[Opening EXTRACT section]
Bone broth: Is it good for you? Here's what experts say.
You've probably been seeing bone broth videos popping up on your social media feed. Celebrities mention sipping it for lunch. But is it actually healthy, or a lot of hype?
Laura Ligos, a registered dietitian nutritionist and specialist in sports dietetics, says bone broth has been a trend for a while, first gaining popularity when keto and paleo diets were on the rise. Now, the drink is gaining more attention thanks to celebrities and influencers sharing their interest online.
While bone broth can provide some beneficial nutrients, experts don't view the popular beverage as vital addition to your wellness regime.
"There has not been some earth-shattering research that has emerged telling us that bone broth is the cure-all," Ligos says.
What else do you need to know about the trend? We asked some commonly searched questions:
Is drinking bone broth good for you?
Made by simmering animal bones in water for a long time with vegetables, spices and sometimes other ingredients like apple cider vinegar, bone broth can be "part of the puzzle, but is not a quick fix," Ligos says.
[Closing EXTRACT section]
## TASKS FOR THIS EXERCISE
A) According to the bone broth article, when did bone broth first gain popularity?
B) Return the part of the bone broth article that opens with the words containing "You've probably been" and closes with "lot of hype?".
Use only the bone broth article to respond.
[Opening DATA PROVIDED section]
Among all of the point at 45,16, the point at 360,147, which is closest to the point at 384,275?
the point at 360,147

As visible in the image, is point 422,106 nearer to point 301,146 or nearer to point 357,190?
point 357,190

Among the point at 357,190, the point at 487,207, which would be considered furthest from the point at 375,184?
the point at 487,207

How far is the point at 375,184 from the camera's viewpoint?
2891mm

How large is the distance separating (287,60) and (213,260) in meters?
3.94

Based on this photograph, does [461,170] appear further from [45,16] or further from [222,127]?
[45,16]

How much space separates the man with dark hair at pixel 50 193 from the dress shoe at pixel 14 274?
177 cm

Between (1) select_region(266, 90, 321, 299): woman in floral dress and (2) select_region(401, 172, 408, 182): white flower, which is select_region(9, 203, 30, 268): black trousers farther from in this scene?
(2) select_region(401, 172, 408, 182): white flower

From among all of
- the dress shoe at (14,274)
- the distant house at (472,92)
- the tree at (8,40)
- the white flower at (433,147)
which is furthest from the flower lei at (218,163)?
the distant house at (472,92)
[Closing DATA PROVIDED section]
## RESPONSES BY TASK
A) It first gained popularity when keto and paleo diets were on the rise.

B)
You've probably been seeing bone broth videos popping up on your social media feed. Celebrities mention sipping it for lunch. But is it actually healthy, or a lot of hype?